I found this to be the most interesting question explored in ‘Government Size and Implications for Economic Growth’, by Andreas Bergh and Magnus Henrekson. Before I explain, however, I want to provide some comments on the author’s conclusions about the effects of size of government on economic growth.
The reservation I have about the review of the literature by Bergh and Henrekson is somewhat technical – so some readers may prefer to skip this paragraph. My reservation concerns the authors’ enthusiasm for Bayesian Averaging of Classical Estimates (BACE), a technique used to deal with possible sensitivity of parameter estimates to the inclusion of different control variables in regression models. A recent paper by Antonio Ciccone and Marek Jarocinski suggests that margins of error in international income estimates are too large for such agnostic growth empirics to be reliable. In any case, in my view the economic reasoning that tells us that the economic costs of taxation rise approximately in proportion to the square of the tax rate provides a more powerful case against big government than the results of cross-country econometric studies. (The authors appear to attribute this insight to the Swedish economist, Jonas Agell (p.17), although it should more appropriately be attributed to much earlier work by Arnold Harberger, or possibly even to Alfred Marshall.)
It is well known that the economic cost of high tax rates arises in part from the substitution of leisure for income.
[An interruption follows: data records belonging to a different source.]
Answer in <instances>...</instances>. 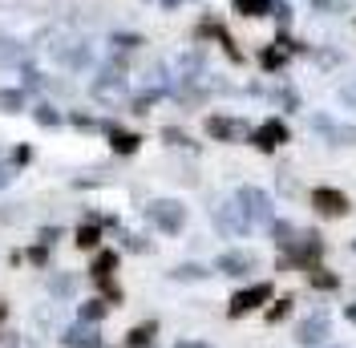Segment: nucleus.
<instances>
[{
  "label": "nucleus",
  "instance_id": "1",
  "mask_svg": "<svg viewBox=\"0 0 356 348\" xmlns=\"http://www.w3.org/2000/svg\"><path fill=\"white\" fill-rule=\"evenodd\" d=\"M150 223L166 235H178L182 223H186V207L175 203V198H158V203H150Z\"/></svg>",
  "mask_w": 356,
  "mask_h": 348
},
{
  "label": "nucleus",
  "instance_id": "2",
  "mask_svg": "<svg viewBox=\"0 0 356 348\" xmlns=\"http://www.w3.org/2000/svg\"><path fill=\"white\" fill-rule=\"evenodd\" d=\"M271 300V283H255V287H243L239 296H231V316H247V312H255L259 304H267Z\"/></svg>",
  "mask_w": 356,
  "mask_h": 348
},
{
  "label": "nucleus",
  "instance_id": "3",
  "mask_svg": "<svg viewBox=\"0 0 356 348\" xmlns=\"http://www.w3.org/2000/svg\"><path fill=\"white\" fill-rule=\"evenodd\" d=\"M239 203H243V215L251 223H271V198L264 191H255V187H243L239 191Z\"/></svg>",
  "mask_w": 356,
  "mask_h": 348
},
{
  "label": "nucleus",
  "instance_id": "4",
  "mask_svg": "<svg viewBox=\"0 0 356 348\" xmlns=\"http://www.w3.org/2000/svg\"><path fill=\"white\" fill-rule=\"evenodd\" d=\"M312 207H316L320 215H332V219L348 215V198L340 195V191H332V187H320V191L312 195Z\"/></svg>",
  "mask_w": 356,
  "mask_h": 348
},
{
  "label": "nucleus",
  "instance_id": "5",
  "mask_svg": "<svg viewBox=\"0 0 356 348\" xmlns=\"http://www.w3.org/2000/svg\"><path fill=\"white\" fill-rule=\"evenodd\" d=\"M215 223H219V231H227V235H243L247 227H251V219L243 215V207H239V203L219 207V211H215Z\"/></svg>",
  "mask_w": 356,
  "mask_h": 348
},
{
  "label": "nucleus",
  "instance_id": "6",
  "mask_svg": "<svg viewBox=\"0 0 356 348\" xmlns=\"http://www.w3.org/2000/svg\"><path fill=\"white\" fill-rule=\"evenodd\" d=\"M251 142H255V146H259V150H275V146H280V142H288V126H284V122H275V118H271V122H264V126H259V130L251 134Z\"/></svg>",
  "mask_w": 356,
  "mask_h": 348
},
{
  "label": "nucleus",
  "instance_id": "7",
  "mask_svg": "<svg viewBox=\"0 0 356 348\" xmlns=\"http://www.w3.org/2000/svg\"><path fill=\"white\" fill-rule=\"evenodd\" d=\"M324 332H328V316H320V312H316V316H308L304 324L296 328V336H300V345H304V348L320 345V340H324Z\"/></svg>",
  "mask_w": 356,
  "mask_h": 348
},
{
  "label": "nucleus",
  "instance_id": "8",
  "mask_svg": "<svg viewBox=\"0 0 356 348\" xmlns=\"http://www.w3.org/2000/svg\"><path fill=\"white\" fill-rule=\"evenodd\" d=\"M61 340H65V348H102V340H97V328H93V324H73Z\"/></svg>",
  "mask_w": 356,
  "mask_h": 348
},
{
  "label": "nucleus",
  "instance_id": "9",
  "mask_svg": "<svg viewBox=\"0 0 356 348\" xmlns=\"http://www.w3.org/2000/svg\"><path fill=\"white\" fill-rule=\"evenodd\" d=\"M255 267V255H247V251H227V255H219V271H227V276H247Z\"/></svg>",
  "mask_w": 356,
  "mask_h": 348
},
{
  "label": "nucleus",
  "instance_id": "10",
  "mask_svg": "<svg viewBox=\"0 0 356 348\" xmlns=\"http://www.w3.org/2000/svg\"><path fill=\"white\" fill-rule=\"evenodd\" d=\"M207 134L219 138V142H231V138L243 134V122H235V118H207Z\"/></svg>",
  "mask_w": 356,
  "mask_h": 348
},
{
  "label": "nucleus",
  "instance_id": "11",
  "mask_svg": "<svg viewBox=\"0 0 356 348\" xmlns=\"http://www.w3.org/2000/svg\"><path fill=\"white\" fill-rule=\"evenodd\" d=\"M106 134H110V146H113V154H134L138 146H142V138H138V134H130V130H118V126H106Z\"/></svg>",
  "mask_w": 356,
  "mask_h": 348
},
{
  "label": "nucleus",
  "instance_id": "12",
  "mask_svg": "<svg viewBox=\"0 0 356 348\" xmlns=\"http://www.w3.org/2000/svg\"><path fill=\"white\" fill-rule=\"evenodd\" d=\"M113 267H118V255H113V251H102V255L93 260V267H89V276H93V283H97V287H102V283H110Z\"/></svg>",
  "mask_w": 356,
  "mask_h": 348
},
{
  "label": "nucleus",
  "instance_id": "13",
  "mask_svg": "<svg viewBox=\"0 0 356 348\" xmlns=\"http://www.w3.org/2000/svg\"><path fill=\"white\" fill-rule=\"evenodd\" d=\"M288 251L296 255V263H312L316 255H320V235H304V239L291 243Z\"/></svg>",
  "mask_w": 356,
  "mask_h": 348
},
{
  "label": "nucleus",
  "instance_id": "14",
  "mask_svg": "<svg viewBox=\"0 0 356 348\" xmlns=\"http://www.w3.org/2000/svg\"><path fill=\"white\" fill-rule=\"evenodd\" d=\"M77 292V276H69V271H57L53 280H49V296L53 300H69Z\"/></svg>",
  "mask_w": 356,
  "mask_h": 348
},
{
  "label": "nucleus",
  "instance_id": "15",
  "mask_svg": "<svg viewBox=\"0 0 356 348\" xmlns=\"http://www.w3.org/2000/svg\"><path fill=\"white\" fill-rule=\"evenodd\" d=\"M154 332H158V324H154V320H146V324L130 328L126 345H130V348H150V345H154Z\"/></svg>",
  "mask_w": 356,
  "mask_h": 348
},
{
  "label": "nucleus",
  "instance_id": "16",
  "mask_svg": "<svg viewBox=\"0 0 356 348\" xmlns=\"http://www.w3.org/2000/svg\"><path fill=\"white\" fill-rule=\"evenodd\" d=\"M33 122L44 126V130H57V126H61V109L49 106V102H41V106H33Z\"/></svg>",
  "mask_w": 356,
  "mask_h": 348
},
{
  "label": "nucleus",
  "instance_id": "17",
  "mask_svg": "<svg viewBox=\"0 0 356 348\" xmlns=\"http://www.w3.org/2000/svg\"><path fill=\"white\" fill-rule=\"evenodd\" d=\"M24 106H29L24 89H0V109L4 113H24Z\"/></svg>",
  "mask_w": 356,
  "mask_h": 348
},
{
  "label": "nucleus",
  "instance_id": "18",
  "mask_svg": "<svg viewBox=\"0 0 356 348\" xmlns=\"http://www.w3.org/2000/svg\"><path fill=\"white\" fill-rule=\"evenodd\" d=\"M235 13H243V17H267V13H275V0H235Z\"/></svg>",
  "mask_w": 356,
  "mask_h": 348
},
{
  "label": "nucleus",
  "instance_id": "19",
  "mask_svg": "<svg viewBox=\"0 0 356 348\" xmlns=\"http://www.w3.org/2000/svg\"><path fill=\"white\" fill-rule=\"evenodd\" d=\"M106 300H86V304L77 308V320H81V324H97V320H102V316H106Z\"/></svg>",
  "mask_w": 356,
  "mask_h": 348
},
{
  "label": "nucleus",
  "instance_id": "20",
  "mask_svg": "<svg viewBox=\"0 0 356 348\" xmlns=\"http://www.w3.org/2000/svg\"><path fill=\"white\" fill-rule=\"evenodd\" d=\"M97 239H102V231H97V223H93V219L77 227V247H81V251H89V247H97Z\"/></svg>",
  "mask_w": 356,
  "mask_h": 348
},
{
  "label": "nucleus",
  "instance_id": "21",
  "mask_svg": "<svg viewBox=\"0 0 356 348\" xmlns=\"http://www.w3.org/2000/svg\"><path fill=\"white\" fill-rule=\"evenodd\" d=\"M288 49H296V45L280 41L275 49H267V53H264V65H267V69H280V65H284V57H288Z\"/></svg>",
  "mask_w": 356,
  "mask_h": 348
},
{
  "label": "nucleus",
  "instance_id": "22",
  "mask_svg": "<svg viewBox=\"0 0 356 348\" xmlns=\"http://www.w3.org/2000/svg\"><path fill=\"white\" fill-rule=\"evenodd\" d=\"M207 276V267H199V263H182V267H175V280H202Z\"/></svg>",
  "mask_w": 356,
  "mask_h": 348
},
{
  "label": "nucleus",
  "instance_id": "23",
  "mask_svg": "<svg viewBox=\"0 0 356 348\" xmlns=\"http://www.w3.org/2000/svg\"><path fill=\"white\" fill-rule=\"evenodd\" d=\"M275 243H280V247H291V243H296V227H291V223H275Z\"/></svg>",
  "mask_w": 356,
  "mask_h": 348
},
{
  "label": "nucleus",
  "instance_id": "24",
  "mask_svg": "<svg viewBox=\"0 0 356 348\" xmlns=\"http://www.w3.org/2000/svg\"><path fill=\"white\" fill-rule=\"evenodd\" d=\"M24 260L37 263V267H44V263H49V247H44V243H41V247H29V251H24Z\"/></svg>",
  "mask_w": 356,
  "mask_h": 348
},
{
  "label": "nucleus",
  "instance_id": "25",
  "mask_svg": "<svg viewBox=\"0 0 356 348\" xmlns=\"http://www.w3.org/2000/svg\"><path fill=\"white\" fill-rule=\"evenodd\" d=\"M113 45H118V49H138L142 37H134V33H113Z\"/></svg>",
  "mask_w": 356,
  "mask_h": 348
},
{
  "label": "nucleus",
  "instance_id": "26",
  "mask_svg": "<svg viewBox=\"0 0 356 348\" xmlns=\"http://www.w3.org/2000/svg\"><path fill=\"white\" fill-rule=\"evenodd\" d=\"M73 126H77V130H97V118H89V113L77 109V113H73Z\"/></svg>",
  "mask_w": 356,
  "mask_h": 348
},
{
  "label": "nucleus",
  "instance_id": "27",
  "mask_svg": "<svg viewBox=\"0 0 356 348\" xmlns=\"http://www.w3.org/2000/svg\"><path fill=\"white\" fill-rule=\"evenodd\" d=\"M13 162H17V166H29V162H33V146H17V150H13Z\"/></svg>",
  "mask_w": 356,
  "mask_h": 348
},
{
  "label": "nucleus",
  "instance_id": "28",
  "mask_svg": "<svg viewBox=\"0 0 356 348\" xmlns=\"http://www.w3.org/2000/svg\"><path fill=\"white\" fill-rule=\"evenodd\" d=\"M57 239H61V227H41V243L44 247H53Z\"/></svg>",
  "mask_w": 356,
  "mask_h": 348
},
{
  "label": "nucleus",
  "instance_id": "29",
  "mask_svg": "<svg viewBox=\"0 0 356 348\" xmlns=\"http://www.w3.org/2000/svg\"><path fill=\"white\" fill-rule=\"evenodd\" d=\"M162 138H166L170 146H186V142H191V138H186L182 130H162Z\"/></svg>",
  "mask_w": 356,
  "mask_h": 348
},
{
  "label": "nucleus",
  "instance_id": "30",
  "mask_svg": "<svg viewBox=\"0 0 356 348\" xmlns=\"http://www.w3.org/2000/svg\"><path fill=\"white\" fill-rule=\"evenodd\" d=\"M312 283H316V287H336V276H324V271H316V276H312Z\"/></svg>",
  "mask_w": 356,
  "mask_h": 348
},
{
  "label": "nucleus",
  "instance_id": "31",
  "mask_svg": "<svg viewBox=\"0 0 356 348\" xmlns=\"http://www.w3.org/2000/svg\"><path fill=\"white\" fill-rule=\"evenodd\" d=\"M13 178H17V171H13V166H4V162H0V191H4V187H8V182H13Z\"/></svg>",
  "mask_w": 356,
  "mask_h": 348
},
{
  "label": "nucleus",
  "instance_id": "32",
  "mask_svg": "<svg viewBox=\"0 0 356 348\" xmlns=\"http://www.w3.org/2000/svg\"><path fill=\"white\" fill-rule=\"evenodd\" d=\"M178 348H211V345H186V340H182V345H178Z\"/></svg>",
  "mask_w": 356,
  "mask_h": 348
},
{
  "label": "nucleus",
  "instance_id": "33",
  "mask_svg": "<svg viewBox=\"0 0 356 348\" xmlns=\"http://www.w3.org/2000/svg\"><path fill=\"white\" fill-rule=\"evenodd\" d=\"M348 320H353V324H356V304H353V308H348Z\"/></svg>",
  "mask_w": 356,
  "mask_h": 348
},
{
  "label": "nucleus",
  "instance_id": "34",
  "mask_svg": "<svg viewBox=\"0 0 356 348\" xmlns=\"http://www.w3.org/2000/svg\"><path fill=\"white\" fill-rule=\"evenodd\" d=\"M316 4H320V8H328V4H336V0H316Z\"/></svg>",
  "mask_w": 356,
  "mask_h": 348
},
{
  "label": "nucleus",
  "instance_id": "35",
  "mask_svg": "<svg viewBox=\"0 0 356 348\" xmlns=\"http://www.w3.org/2000/svg\"><path fill=\"white\" fill-rule=\"evenodd\" d=\"M162 4H166V8H175V4H178V0H162Z\"/></svg>",
  "mask_w": 356,
  "mask_h": 348
},
{
  "label": "nucleus",
  "instance_id": "36",
  "mask_svg": "<svg viewBox=\"0 0 356 348\" xmlns=\"http://www.w3.org/2000/svg\"><path fill=\"white\" fill-rule=\"evenodd\" d=\"M0 320H4V304H0Z\"/></svg>",
  "mask_w": 356,
  "mask_h": 348
}]
</instances>
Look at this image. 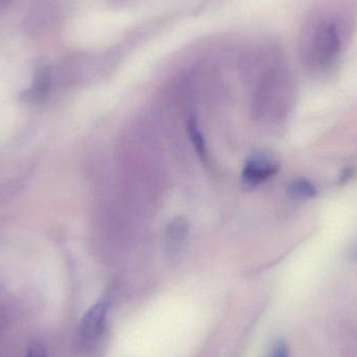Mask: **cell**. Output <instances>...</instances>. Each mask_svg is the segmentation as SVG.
I'll use <instances>...</instances> for the list:
<instances>
[{
    "instance_id": "9c48e42d",
    "label": "cell",
    "mask_w": 357,
    "mask_h": 357,
    "mask_svg": "<svg viewBox=\"0 0 357 357\" xmlns=\"http://www.w3.org/2000/svg\"><path fill=\"white\" fill-rule=\"evenodd\" d=\"M354 255H356V257H357V245H356V251H354Z\"/></svg>"
},
{
    "instance_id": "8992f818",
    "label": "cell",
    "mask_w": 357,
    "mask_h": 357,
    "mask_svg": "<svg viewBox=\"0 0 357 357\" xmlns=\"http://www.w3.org/2000/svg\"><path fill=\"white\" fill-rule=\"evenodd\" d=\"M270 357H291L287 344L283 340H278L273 346Z\"/></svg>"
},
{
    "instance_id": "6da1fadb",
    "label": "cell",
    "mask_w": 357,
    "mask_h": 357,
    "mask_svg": "<svg viewBox=\"0 0 357 357\" xmlns=\"http://www.w3.org/2000/svg\"><path fill=\"white\" fill-rule=\"evenodd\" d=\"M303 50L308 64L312 66H331L341 52V38L335 23L329 20L314 23L306 33Z\"/></svg>"
},
{
    "instance_id": "5b68a950",
    "label": "cell",
    "mask_w": 357,
    "mask_h": 357,
    "mask_svg": "<svg viewBox=\"0 0 357 357\" xmlns=\"http://www.w3.org/2000/svg\"><path fill=\"white\" fill-rule=\"evenodd\" d=\"M187 128H188V134L189 136H190L191 142H192L193 146H195V151H197L199 156H202V158H205V142H204V137L202 136L201 132H199V127H197V119H195V117H189Z\"/></svg>"
},
{
    "instance_id": "52a82bcc",
    "label": "cell",
    "mask_w": 357,
    "mask_h": 357,
    "mask_svg": "<svg viewBox=\"0 0 357 357\" xmlns=\"http://www.w3.org/2000/svg\"><path fill=\"white\" fill-rule=\"evenodd\" d=\"M25 357H47V354L41 344L33 343L29 345Z\"/></svg>"
},
{
    "instance_id": "ba28073f",
    "label": "cell",
    "mask_w": 357,
    "mask_h": 357,
    "mask_svg": "<svg viewBox=\"0 0 357 357\" xmlns=\"http://www.w3.org/2000/svg\"><path fill=\"white\" fill-rule=\"evenodd\" d=\"M352 174H354V171L352 169H346V171L343 172V175L341 177V182L344 183L345 181H347L348 178L352 177Z\"/></svg>"
},
{
    "instance_id": "277c9868",
    "label": "cell",
    "mask_w": 357,
    "mask_h": 357,
    "mask_svg": "<svg viewBox=\"0 0 357 357\" xmlns=\"http://www.w3.org/2000/svg\"><path fill=\"white\" fill-rule=\"evenodd\" d=\"M289 190L293 197H299V199H312L318 193L316 186L305 178L293 181L289 184Z\"/></svg>"
},
{
    "instance_id": "7a4b0ae2",
    "label": "cell",
    "mask_w": 357,
    "mask_h": 357,
    "mask_svg": "<svg viewBox=\"0 0 357 357\" xmlns=\"http://www.w3.org/2000/svg\"><path fill=\"white\" fill-rule=\"evenodd\" d=\"M110 310V298L105 296L98 300L84 316L81 323V339L86 345H92L98 341L102 333L108 319V312Z\"/></svg>"
},
{
    "instance_id": "3957f363",
    "label": "cell",
    "mask_w": 357,
    "mask_h": 357,
    "mask_svg": "<svg viewBox=\"0 0 357 357\" xmlns=\"http://www.w3.org/2000/svg\"><path fill=\"white\" fill-rule=\"evenodd\" d=\"M279 171V165L272 157L257 154L248 159L243 169V181L248 186H256L274 177Z\"/></svg>"
}]
</instances>
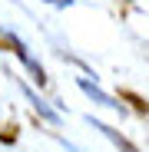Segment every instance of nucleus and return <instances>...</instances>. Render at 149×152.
Instances as JSON below:
<instances>
[{
    "label": "nucleus",
    "instance_id": "1",
    "mask_svg": "<svg viewBox=\"0 0 149 152\" xmlns=\"http://www.w3.org/2000/svg\"><path fill=\"white\" fill-rule=\"evenodd\" d=\"M4 33H7V40L13 43V50H17V56H20L23 63H27V66H30V73H33V80H37V83H43V80H46V76H43V66L30 60V53H27V50H23V43H20V40H17V37H13L10 30H4Z\"/></svg>",
    "mask_w": 149,
    "mask_h": 152
},
{
    "label": "nucleus",
    "instance_id": "2",
    "mask_svg": "<svg viewBox=\"0 0 149 152\" xmlns=\"http://www.w3.org/2000/svg\"><path fill=\"white\" fill-rule=\"evenodd\" d=\"M80 89H83L86 96H93V99H96V103H99V106H116V103H113V99L106 96V93H99V89H96L93 83H86V80H80Z\"/></svg>",
    "mask_w": 149,
    "mask_h": 152
},
{
    "label": "nucleus",
    "instance_id": "3",
    "mask_svg": "<svg viewBox=\"0 0 149 152\" xmlns=\"http://www.w3.org/2000/svg\"><path fill=\"white\" fill-rule=\"evenodd\" d=\"M23 93H27V99H30V103H33V106L40 109V116H46V119H57V113H53V109H50V106H43V103H40V99L33 96V89H23Z\"/></svg>",
    "mask_w": 149,
    "mask_h": 152
}]
</instances>
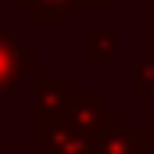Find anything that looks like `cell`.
<instances>
[{
    "label": "cell",
    "instance_id": "cell-1",
    "mask_svg": "<svg viewBox=\"0 0 154 154\" xmlns=\"http://www.w3.org/2000/svg\"><path fill=\"white\" fill-rule=\"evenodd\" d=\"M93 133H82L61 118L39 122V154H93Z\"/></svg>",
    "mask_w": 154,
    "mask_h": 154
},
{
    "label": "cell",
    "instance_id": "cell-2",
    "mask_svg": "<svg viewBox=\"0 0 154 154\" xmlns=\"http://www.w3.org/2000/svg\"><path fill=\"white\" fill-rule=\"evenodd\" d=\"M32 68H36V50L22 43L14 32L0 29V90H14L25 75H32Z\"/></svg>",
    "mask_w": 154,
    "mask_h": 154
},
{
    "label": "cell",
    "instance_id": "cell-3",
    "mask_svg": "<svg viewBox=\"0 0 154 154\" xmlns=\"http://www.w3.org/2000/svg\"><path fill=\"white\" fill-rule=\"evenodd\" d=\"M57 118L68 122V125H75V129H82V133H93L97 136L104 125L115 122V111L104 108L97 93H68V100H65V108H61Z\"/></svg>",
    "mask_w": 154,
    "mask_h": 154
},
{
    "label": "cell",
    "instance_id": "cell-4",
    "mask_svg": "<svg viewBox=\"0 0 154 154\" xmlns=\"http://www.w3.org/2000/svg\"><path fill=\"white\" fill-rule=\"evenodd\" d=\"M36 115L39 122L43 118H57L61 115V108H65V100H68V82L65 75H43L36 79Z\"/></svg>",
    "mask_w": 154,
    "mask_h": 154
},
{
    "label": "cell",
    "instance_id": "cell-5",
    "mask_svg": "<svg viewBox=\"0 0 154 154\" xmlns=\"http://www.w3.org/2000/svg\"><path fill=\"white\" fill-rule=\"evenodd\" d=\"M140 151V133L136 129H122V125H104L93 140V154H136Z\"/></svg>",
    "mask_w": 154,
    "mask_h": 154
},
{
    "label": "cell",
    "instance_id": "cell-6",
    "mask_svg": "<svg viewBox=\"0 0 154 154\" xmlns=\"http://www.w3.org/2000/svg\"><path fill=\"white\" fill-rule=\"evenodd\" d=\"M118 54V36L111 29H86L82 32V57L90 61H104V57H115Z\"/></svg>",
    "mask_w": 154,
    "mask_h": 154
},
{
    "label": "cell",
    "instance_id": "cell-7",
    "mask_svg": "<svg viewBox=\"0 0 154 154\" xmlns=\"http://www.w3.org/2000/svg\"><path fill=\"white\" fill-rule=\"evenodd\" d=\"M133 90L143 93V90H154V54L133 61Z\"/></svg>",
    "mask_w": 154,
    "mask_h": 154
},
{
    "label": "cell",
    "instance_id": "cell-8",
    "mask_svg": "<svg viewBox=\"0 0 154 154\" xmlns=\"http://www.w3.org/2000/svg\"><path fill=\"white\" fill-rule=\"evenodd\" d=\"M75 7H90V11H104V7H115V0H75Z\"/></svg>",
    "mask_w": 154,
    "mask_h": 154
},
{
    "label": "cell",
    "instance_id": "cell-9",
    "mask_svg": "<svg viewBox=\"0 0 154 154\" xmlns=\"http://www.w3.org/2000/svg\"><path fill=\"white\" fill-rule=\"evenodd\" d=\"M147 22H151V54H154V11L147 14Z\"/></svg>",
    "mask_w": 154,
    "mask_h": 154
},
{
    "label": "cell",
    "instance_id": "cell-10",
    "mask_svg": "<svg viewBox=\"0 0 154 154\" xmlns=\"http://www.w3.org/2000/svg\"><path fill=\"white\" fill-rule=\"evenodd\" d=\"M0 118H4V115H0Z\"/></svg>",
    "mask_w": 154,
    "mask_h": 154
}]
</instances>
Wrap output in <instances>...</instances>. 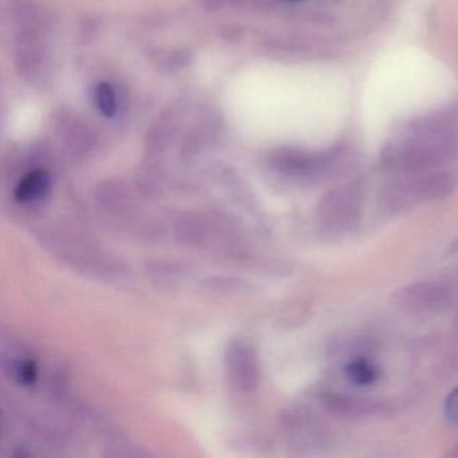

Some would argue that this is beneficial because many people obtain more happiness from spending time with family and friends than from working. One reason why the argument is spurious is because it may be rational for individuals to sacrifice some current happiness to provide their children with a better education, fund early retirement or pursue any number of other objectives that are important to them.
Another reason why the argument is spurious is that what economists talk about as a choice between income and leisure is often actually a choice between time spent on paid work and time spent on unpaid household chores. It is doubtful whether people obtain much more pleasure from housework, weeding the garden and childcare than from working for pay. Bergh and Henrekson make the good point that high rates of labour taxation provide an incentive for consumers to produce such services themselves in the home rather than to work longer hours in order to purchase them in the market place. The authors suggest that this explains why hours of unpaid work are substantially greater in Sweden than in the US and hours of paid work are correspondingly lower in Sweden than the US.
The authors also provide a graph comparing average hours worked per person in Sweden and the US over the period 1956 to 2003. It shows that average hours worked in Sweden were substantially lower than in the US during the 1950s, when Sweden’s tax rates were much lower, the situation has been reversed in recent decades.
Over the last couple of centuries the ancestors of the vast majority of people in high-income countries have managed to obtain the benefits of participation in a market economy – the benefits of exchange and specialization on the basis of comparative advantage, resulting in much higher living standards and providing greater opportunities for skill development and incentives for further innovation. High taxes associated with big government provide the opposite incentives – encouraging people to shun the market and to produce services for themselves. Self-sufficiency is not without its attractions, but I doubt whether many people would freely choose the poverty experienced by their ancestors, even if that was the only way they could ensure a supply of fresh, organically-grown vegetables.